The $3.7million project, led by the Federal and Victorian Governments, features 12 partners across government, universities and community, including: Victorian Fisheries Authority (VFA), Fisheries Research and Development Corporation (FRDC), NSW Fisheries, North East and Goulburn Broken Catchment Management Authorities, Arthur Rylah Institute, Deakin University, University of the Sunshine Coast, Monash University, and the Norwegian Institute of Aquaculture Research.

This dedicated research project will examine nutrition, hormones, the timing of breeding and other factors to understand how to consistently produce fingerlings for stocking – boosting the ongoing work to save the Macquarie perch from extinction. Once we can ‘Crack the Code’, we will be aiming to produce 500,000 to a million fingerlings every year at Snobs Creek hatchery for restocking, re-establishment of populations and recreational fisheries once again.

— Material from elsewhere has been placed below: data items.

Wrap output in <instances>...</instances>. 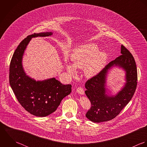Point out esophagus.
I'll use <instances>...</instances> for the list:
<instances>
[{
  "label": "esophagus",
  "mask_w": 147,
  "mask_h": 147,
  "mask_svg": "<svg viewBox=\"0 0 147 147\" xmlns=\"http://www.w3.org/2000/svg\"><path fill=\"white\" fill-rule=\"evenodd\" d=\"M77 91L78 93L80 94H82V95H84L85 94V91L84 90V88L81 87H78L77 89Z\"/></svg>",
  "instance_id": "esophagus-1"
}]
</instances>
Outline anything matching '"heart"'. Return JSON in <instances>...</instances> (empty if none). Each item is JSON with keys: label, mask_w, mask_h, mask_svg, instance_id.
Segmentation results:
<instances>
[{"label": "heart", "mask_w": 147, "mask_h": 147, "mask_svg": "<svg viewBox=\"0 0 147 147\" xmlns=\"http://www.w3.org/2000/svg\"><path fill=\"white\" fill-rule=\"evenodd\" d=\"M107 59V54L104 52L98 51L96 44H86L80 46L73 51L71 55L72 65H67V69L73 76L76 74L75 68L85 69V75L91 77L100 71Z\"/></svg>", "instance_id": "1"}]
</instances>
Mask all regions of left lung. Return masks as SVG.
Masks as SVG:
<instances>
[{
    "label": "left lung",
    "mask_w": 147,
    "mask_h": 147,
    "mask_svg": "<svg viewBox=\"0 0 147 147\" xmlns=\"http://www.w3.org/2000/svg\"><path fill=\"white\" fill-rule=\"evenodd\" d=\"M121 54L85 84V94L91 102V107L86 117L93 122H103L115 118L129 103L135 92L138 84L135 61L123 45ZM114 65H119L126 71V84L117 95L110 97L105 94V77L108 70Z\"/></svg>",
    "instance_id": "left-lung-1"
}]
</instances>
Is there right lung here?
<instances>
[{"instance_id": "1", "label": "right lung", "mask_w": 147, "mask_h": 147, "mask_svg": "<svg viewBox=\"0 0 147 147\" xmlns=\"http://www.w3.org/2000/svg\"><path fill=\"white\" fill-rule=\"evenodd\" d=\"M52 34L43 32L28 36L16 49L9 65V84L18 100L26 111L39 117L55 112L62 99L71 91L70 84L63 85L55 78L36 81L26 76L23 69V55L32 37Z\"/></svg>"}]
</instances>
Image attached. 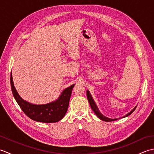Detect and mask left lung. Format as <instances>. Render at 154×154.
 Masks as SVG:
<instances>
[{
    "instance_id": "8db88e82",
    "label": "left lung",
    "mask_w": 154,
    "mask_h": 154,
    "mask_svg": "<svg viewBox=\"0 0 154 154\" xmlns=\"http://www.w3.org/2000/svg\"><path fill=\"white\" fill-rule=\"evenodd\" d=\"M87 97L88 100H89V104H90V106H91V109H92V110L94 111V114H96V115L97 116L98 118H99V119H100V120H103V121H105V122H111V121L116 120H118V119H123V118H125V117H126V116H128L130 115V114H131L134 112V110L136 109V106L131 111H130V112H128L127 114H126L125 116H122V117L118 118V119H110V118H108V117H106V116H104L103 114L100 112L99 109H98V107H97V106L96 103H94V100H93V99L92 96H91V94L90 92L89 91V90H87Z\"/></svg>"
}]
</instances>
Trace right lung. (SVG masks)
Segmentation results:
<instances>
[{
  "label": "right lung",
  "mask_w": 154,
  "mask_h": 154,
  "mask_svg": "<svg viewBox=\"0 0 154 154\" xmlns=\"http://www.w3.org/2000/svg\"><path fill=\"white\" fill-rule=\"evenodd\" d=\"M11 85L16 101L30 119L36 122L54 123L61 120L66 114L75 84L65 89L57 100L45 104H34L22 99L14 85L12 72Z\"/></svg>",
  "instance_id": "right-lung-1"
}]
</instances>
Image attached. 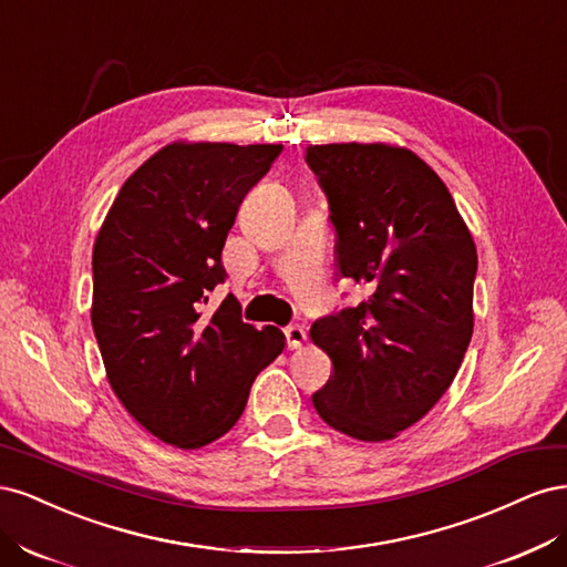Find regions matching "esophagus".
I'll return each mask as SVG.
<instances>
[{"label":"esophagus","mask_w":567,"mask_h":567,"mask_svg":"<svg viewBox=\"0 0 567 567\" xmlns=\"http://www.w3.org/2000/svg\"><path fill=\"white\" fill-rule=\"evenodd\" d=\"M284 333H286V346H288V350H298V348L305 346L307 333H305L302 326H288V329H286Z\"/></svg>","instance_id":"obj_1"}]
</instances>
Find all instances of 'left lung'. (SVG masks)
<instances>
[{
  "label": "left lung",
  "instance_id": "8db88e82",
  "mask_svg": "<svg viewBox=\"0 0 567 567\" xmlns=\"http://www.w3.org/2000/svg\"><path fill=\"white\" fill-rule=\"evenodd\" d=\"M305 161L329 198L338 269L369 293L312 323V342L333 362L312 404L354 440H392L435 406L468 350L473 236L414 151L323 144L307 146Z\"/></svg>",
  "mask_w": 567,
  "mask_h": 567
}]
</instances>
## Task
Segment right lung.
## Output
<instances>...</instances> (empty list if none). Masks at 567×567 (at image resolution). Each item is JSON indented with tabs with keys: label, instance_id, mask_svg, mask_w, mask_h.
Instances as JSON below:
<instances>
[{
	"label": "right lung",
	"instance_id": "right-lung-1",
	"mask_svg": "<svg viewBox=\"0 0 567 567\" xmlns=\"http://www.w3.org/2000/svg\"><path fill=\"white\" fill-rule=\"evenodd\" d=\"M281 148L167 144L127 177L96 234L92 326L109 383L173 447L231 431L255 375L286 346L274 326L244 323L234 296L203 310L227 277L221 248L238 205Z\"/></svg>",
	"mask_w": 567,
	"mask_h": 567
}]
</instances>
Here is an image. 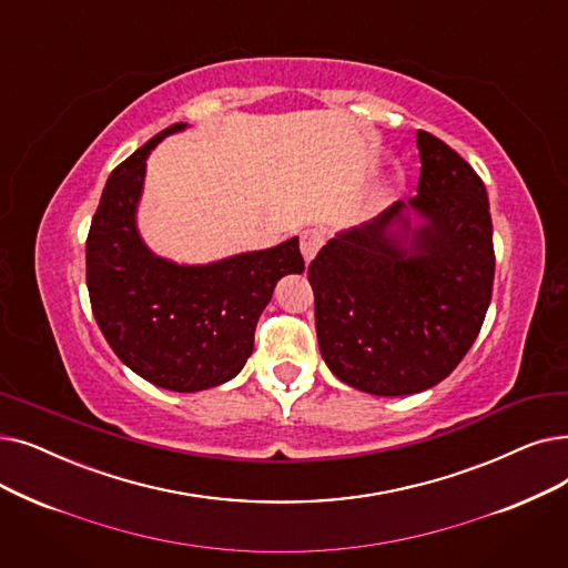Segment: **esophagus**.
Returning a JSON list of instances; mask_svg holds the SVG:
<instances>
[{
    "label": "esophagus",
    "instance_id": "esophagus-1",
    "mask_svg": "<svg viewBox=\"0 0 568 568\" xmlns=\"http://www.w3.org/2000/svg\"><path fill=\"white\" fill-rule=\"evenodd\" d=\"M323 243H325V234L323 232H320V230H306L302 234V255H304V260L313 262L317 251L323 248Z\"/></svg>",
    "mask_w": 568,
    "mask_h": 568
}]
</instances>
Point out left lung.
Instances as JSON below:
<instances>
[{
    "label": "left lung",
    "mask_w": 568,
    "mask_h": 568,
    "mask_svg": "<svg viewBox=\"0 0 568 568\" xmlns=\"http://www.w3.org/2000/svg\"><path fill=\"white\" fill-rule=\"evenodd\" d=\"M415 141L417 194L336 232L308 266L325 364L376 397L448 378L483 327L495 283L483 181L429 132Z\"/></svg>",
    "instance_id": "obj_1"
}]
</instances>
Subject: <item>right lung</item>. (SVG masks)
I'll use <instances>...</instances> for the list:
<instances>
[{
  "label": "right lung",
  "mask_w": 568,
  "mask_h": 568,
  "mask_svg": "<svg viewBox=\"0 0 568 568\" xmlns=\"http://www.w3.org/2000/svg\"><path fill=\"white\" fill-rule=\"evenodd\" d=\"M179 122L118 164L92 217L85 266L97 325L136 376L171 392L232 381L253 355L255 327L276 283L302 274L300 236L206 264L155 255L139 232L145 160Z\"/></svg>",
  "instance_id": "right-lung-1"
}]
</instances>
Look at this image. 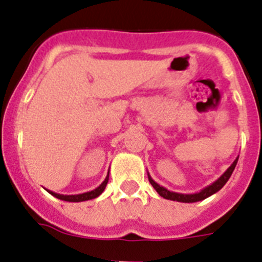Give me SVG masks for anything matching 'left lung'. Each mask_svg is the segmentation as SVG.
<instances>
[{"label": "left lung", "instance_id": "1", "mask_svg": "<svg viewBox=\"0 0 262 262\" xmlns=\"http://www.w3.org/2000/svg\"><path fill=\"white\" fill-rule=\"evenodd\" d=\"M237 163V159L235 160L234 163L231 164L230 168L227 169V171L223 173L221 178L218 179V180L215 181V183H213L211 185H209V187H206L205 189H202L200 193H194V194H181V193H175V192H169V190H167L166 188L160 187L159 184L155 183L154 180H152L150 176H148V181H150V184H151L152 187L155 188V190H157L158 193H159V195H162L163 199H167V200H172V201H179V202H197V201H202V200L207 199L209 195L214 194V193L218 192L219 189H222V187L225 185L226 183H227V180L230 179L231 173H232V171L235 169V166H236Z\"/></svg>", "mask_w": 262, "mask_h": 262}]
</instances>
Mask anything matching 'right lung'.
I'll return each mask as SVG.
<instances>
[{"instance_id":"add662e5","label":"right lung","mask_w":262,"mask_h":262,"mask_svg":"<svg viewBox=\"0 0 262 262\" xmlns=\"http://www.w3.org/2000/svg\"><path fill=\"white\" fill-rule=\"evenodd\" d=\"M108 178L110 176H107L105 178V180L103 181L100 185H99L96 189L91 190V192H87V193H83V194H75V195H63V194H57V193H53V192H48L51 193L52 195H55L56 199H60L62 200V201H69V202H81V201H87V200H93V199H96L99 194H102V192L104 190L105 185H107L108 183Z\"/></svg>"}]
</instances>
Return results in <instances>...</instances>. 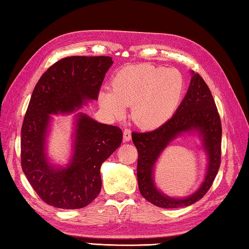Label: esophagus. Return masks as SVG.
I'll list each match as a JSON object with an SVG mask.
<instances>
[{"mask_svg": "<svg viewBox=\"0 0 249 249\" xmlns=\"http://www.w3.org/2000/svg\"><path fill=\"white\" fill-rule=\"evenodd\" d=\"M123 139L126 142L130 141V139H131V133H130V130L128 128H125L124 129V131H123Z\"/></svg>", "mask_w": 249, "mask_h": 249, "instance_id": "34e87169", "label": "esophagus"}]
</instances>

The support from recreational fishers for this project has also been overwhelming, with funding contributed to the project via the Victorian and NSW Recreational Fishing Licence Trusts (monies that are generated through fishing licence sales and then invested back into fish, and fishing). Whilst fishing for Macquarie perch in both states is strictly controlled, or in most waters totally prohibited, many anglers have grown up on the stories of the sporting qualities of Macquarie perch. Being able to bring them back from the brink so that future generations can enjoy this amazing fish will be a dream come true.